REQUIREMENTS: Recast the stretch of the listing below, from the line containing "This photo presents" through the end of the listing, as a two-column CSV with the headers "prompt" and "reply". Give one row per request, with its text and its answer each in a single quoted field and any line breaks turned into spaces.

RECORD SET:
——————————

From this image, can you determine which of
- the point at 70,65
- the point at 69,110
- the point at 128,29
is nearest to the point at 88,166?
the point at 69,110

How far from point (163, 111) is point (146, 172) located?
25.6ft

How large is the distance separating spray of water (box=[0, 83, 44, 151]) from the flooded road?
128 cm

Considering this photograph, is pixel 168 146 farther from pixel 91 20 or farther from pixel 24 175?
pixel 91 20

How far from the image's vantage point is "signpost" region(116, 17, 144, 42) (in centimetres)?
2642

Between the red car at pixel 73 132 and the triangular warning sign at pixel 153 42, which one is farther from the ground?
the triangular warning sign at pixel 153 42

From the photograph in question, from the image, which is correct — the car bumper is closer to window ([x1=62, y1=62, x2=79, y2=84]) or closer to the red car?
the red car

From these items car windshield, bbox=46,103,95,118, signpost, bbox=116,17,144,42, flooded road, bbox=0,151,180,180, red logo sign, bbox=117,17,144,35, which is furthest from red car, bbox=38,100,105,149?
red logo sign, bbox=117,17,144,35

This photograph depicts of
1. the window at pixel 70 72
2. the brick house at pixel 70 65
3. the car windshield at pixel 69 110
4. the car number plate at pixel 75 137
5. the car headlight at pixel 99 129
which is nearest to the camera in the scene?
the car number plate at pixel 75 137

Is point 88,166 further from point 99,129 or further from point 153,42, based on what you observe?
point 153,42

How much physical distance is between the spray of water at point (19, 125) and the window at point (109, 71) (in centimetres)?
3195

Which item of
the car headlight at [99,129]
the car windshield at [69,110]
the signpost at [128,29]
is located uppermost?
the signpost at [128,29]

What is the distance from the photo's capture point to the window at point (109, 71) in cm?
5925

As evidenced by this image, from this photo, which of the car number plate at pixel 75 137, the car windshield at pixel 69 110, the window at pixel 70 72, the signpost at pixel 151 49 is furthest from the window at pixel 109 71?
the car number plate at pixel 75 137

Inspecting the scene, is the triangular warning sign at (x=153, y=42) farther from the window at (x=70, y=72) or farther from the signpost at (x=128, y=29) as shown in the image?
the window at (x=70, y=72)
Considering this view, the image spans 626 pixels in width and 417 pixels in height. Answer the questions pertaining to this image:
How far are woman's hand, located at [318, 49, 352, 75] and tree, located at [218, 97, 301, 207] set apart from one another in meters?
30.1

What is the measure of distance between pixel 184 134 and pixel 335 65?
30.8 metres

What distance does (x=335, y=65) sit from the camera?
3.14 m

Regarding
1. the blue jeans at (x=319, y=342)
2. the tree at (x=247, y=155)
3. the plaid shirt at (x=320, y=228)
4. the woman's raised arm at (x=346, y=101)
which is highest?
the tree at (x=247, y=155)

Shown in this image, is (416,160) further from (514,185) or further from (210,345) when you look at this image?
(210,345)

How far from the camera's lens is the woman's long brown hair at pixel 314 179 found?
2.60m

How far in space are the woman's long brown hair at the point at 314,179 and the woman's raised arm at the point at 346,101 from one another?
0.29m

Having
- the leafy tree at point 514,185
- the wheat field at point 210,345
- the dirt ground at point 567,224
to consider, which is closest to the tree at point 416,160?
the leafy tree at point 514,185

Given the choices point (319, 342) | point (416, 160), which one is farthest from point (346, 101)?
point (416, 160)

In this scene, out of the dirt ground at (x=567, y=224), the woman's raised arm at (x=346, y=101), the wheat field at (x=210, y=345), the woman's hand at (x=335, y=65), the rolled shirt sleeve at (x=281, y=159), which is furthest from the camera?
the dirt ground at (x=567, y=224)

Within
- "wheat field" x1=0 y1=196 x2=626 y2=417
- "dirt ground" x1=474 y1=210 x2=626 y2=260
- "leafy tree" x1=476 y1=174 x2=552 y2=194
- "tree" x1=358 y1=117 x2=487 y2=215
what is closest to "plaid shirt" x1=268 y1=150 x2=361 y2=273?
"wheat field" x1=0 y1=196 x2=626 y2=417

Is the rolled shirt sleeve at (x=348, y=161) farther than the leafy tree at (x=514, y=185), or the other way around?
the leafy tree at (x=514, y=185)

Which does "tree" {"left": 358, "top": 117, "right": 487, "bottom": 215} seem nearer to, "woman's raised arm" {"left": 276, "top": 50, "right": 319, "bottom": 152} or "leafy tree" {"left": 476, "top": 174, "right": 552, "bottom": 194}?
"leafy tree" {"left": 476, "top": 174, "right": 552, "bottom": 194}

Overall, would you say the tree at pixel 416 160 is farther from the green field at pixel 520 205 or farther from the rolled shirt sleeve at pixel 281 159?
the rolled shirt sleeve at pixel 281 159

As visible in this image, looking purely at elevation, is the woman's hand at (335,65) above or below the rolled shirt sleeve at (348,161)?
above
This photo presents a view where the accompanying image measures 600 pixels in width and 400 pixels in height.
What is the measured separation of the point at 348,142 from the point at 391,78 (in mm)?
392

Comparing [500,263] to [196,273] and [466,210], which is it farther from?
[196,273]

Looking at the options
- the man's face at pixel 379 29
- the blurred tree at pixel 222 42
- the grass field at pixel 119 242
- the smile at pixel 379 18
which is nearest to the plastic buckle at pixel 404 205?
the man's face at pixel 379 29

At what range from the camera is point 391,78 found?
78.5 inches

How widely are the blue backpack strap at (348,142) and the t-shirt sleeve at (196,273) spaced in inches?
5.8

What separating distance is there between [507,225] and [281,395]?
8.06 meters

——————————

ANSWER TO THIS TASK:
prompt,reply
"This photo presents a view where the accompanying image measures 600 pixels in width and 400 pixels in height. What is the measured separation of the point at 348,142 from the point at 391,78 (in mm)?","392"
"Comparing [500,263] to [196,273] and [466,210], which is it farther from?","[196,273]"
"Looking at the options - the man's face at pixel 379 29 - the blurred tree at pixel 222 42 - the grass field at pixel 119 242 - the smile at pixel 379 18 which is nearest to the plastic buckle at pixel 404 205?","the man's face at pixel 379 29"
"At what range from the camera is point 391,78 found?","78.5 inches"
"How widely are the blue backpack strap at (348,142) and the t-shirt sleeve at (196,273) spaced in inches?","5.8"
"What separating distance is there between [507,225] and [281,395]?","8.06 meters"